> _TASK_: Extract the complete listing and repeat it word for word.

> _INFORMATION SUPPLIED_:
====================

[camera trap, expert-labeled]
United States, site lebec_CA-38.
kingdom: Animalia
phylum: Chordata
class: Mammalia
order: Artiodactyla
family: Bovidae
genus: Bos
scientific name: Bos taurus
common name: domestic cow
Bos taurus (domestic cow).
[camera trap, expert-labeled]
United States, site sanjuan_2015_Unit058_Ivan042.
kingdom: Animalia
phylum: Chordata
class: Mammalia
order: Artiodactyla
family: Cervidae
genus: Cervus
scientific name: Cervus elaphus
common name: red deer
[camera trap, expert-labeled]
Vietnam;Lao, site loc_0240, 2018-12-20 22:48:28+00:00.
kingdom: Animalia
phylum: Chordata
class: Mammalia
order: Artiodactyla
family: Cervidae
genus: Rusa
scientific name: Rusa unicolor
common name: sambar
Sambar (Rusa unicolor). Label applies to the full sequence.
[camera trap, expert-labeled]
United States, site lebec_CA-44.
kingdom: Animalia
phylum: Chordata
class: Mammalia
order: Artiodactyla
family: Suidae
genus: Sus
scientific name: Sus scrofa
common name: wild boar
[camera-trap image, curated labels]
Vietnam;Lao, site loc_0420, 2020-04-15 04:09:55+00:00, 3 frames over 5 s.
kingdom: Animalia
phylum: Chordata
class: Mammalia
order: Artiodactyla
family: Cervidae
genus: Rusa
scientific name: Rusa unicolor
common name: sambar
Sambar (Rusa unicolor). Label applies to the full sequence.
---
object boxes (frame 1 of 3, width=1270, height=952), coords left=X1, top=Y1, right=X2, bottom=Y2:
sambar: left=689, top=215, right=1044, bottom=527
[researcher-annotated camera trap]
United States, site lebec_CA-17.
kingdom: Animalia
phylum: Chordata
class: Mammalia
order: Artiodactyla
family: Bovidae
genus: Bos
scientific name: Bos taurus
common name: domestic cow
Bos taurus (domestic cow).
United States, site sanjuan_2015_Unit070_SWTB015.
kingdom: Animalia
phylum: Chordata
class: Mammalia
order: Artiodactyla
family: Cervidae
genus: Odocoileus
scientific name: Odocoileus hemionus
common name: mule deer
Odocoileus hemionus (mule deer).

====================

> _ANSWER TO THIS TASK_:
[camera trap, expert-labeled]
United States, site lebec_CA-38.
kingdom: Animalia
phylum: Chordata
class: Mammalia
order: Artiodactyla
family: Bovidae
genus: Bos
scientific name: Bos taurus
common name: domestic cow
Bos taurus (domestic cow).
[camera trap, expert-labeled]
United States, site sanjuan_2015_Unit058_Ivan042.
kingdom: Animalia
phylum: Chordata
class: Mammalia
order: Artiodactyla
family: Cervidae
genus: Cervus
scientific name: Cervus elaphus
common name: red deer
[camera trap, expert-labeled]
Vietnam;Lao, site loc_0240, 2018-12-20 22:48:28+00:00.
kingdom: Animalia
phylum: Chordata
class: Mammalia
order: Artiodactyla
family: Cervidae
genus: Rusa
scientific name: Rusa unicolor
common name: sambar
Sambar (Rusa unicolor). Label applies to the full sequence.
[camera trap, expert-labeled]
United States, site lebec_CA-44.
kingdom: Animalia
phylum: Chordata
class: Mammalia
order: Artiodactyla
family: Suidae
genus: Sus
scientific name: Sus scrofa
common name: wild boar
[camera-trap image, curated labels]
Vietnam;Lao, site loc_0420, 2020-04-15 04:09:55+00:00, 3 frames over 5 s.
kingdom: Animalia
phylum: Chordata
class: Mammalia
order: Artiodactyla
family: Cervidae
genus: Rusa
scientific name: Rusa unicolor
common name: sambar
Sambar (Rusa unicolor). Label applies to the full sequence.
---
object boxes (frame 1 of 3, width=1270, height=952), coords left=X1, top=Y1, right=X2, bottom=Y2:
sambar: left=689, top=215, right=1044, bottom=527
[researcher-annotated camera trap]
United States, site lebec_CA-17.
kingdom: Animalia
phylum: Chordata
class: Mammalia
order: Artiodactyla
family: Bovidae
genus: Bos
scientific name: Bos taurus
common name: domestic cow
Bos taurus (domestic cow).
United States, site sanjuan_2015_Unit070_SWTB015.
kingdom: Animalia
phylum: Chordata
class: Mammalia
order: Artiodactyla
family: Cervidae
genus: Odocoileus
scientific name: Odocoileus hemionus
common name: mule deer
Odocoileus hemionus (mule deer).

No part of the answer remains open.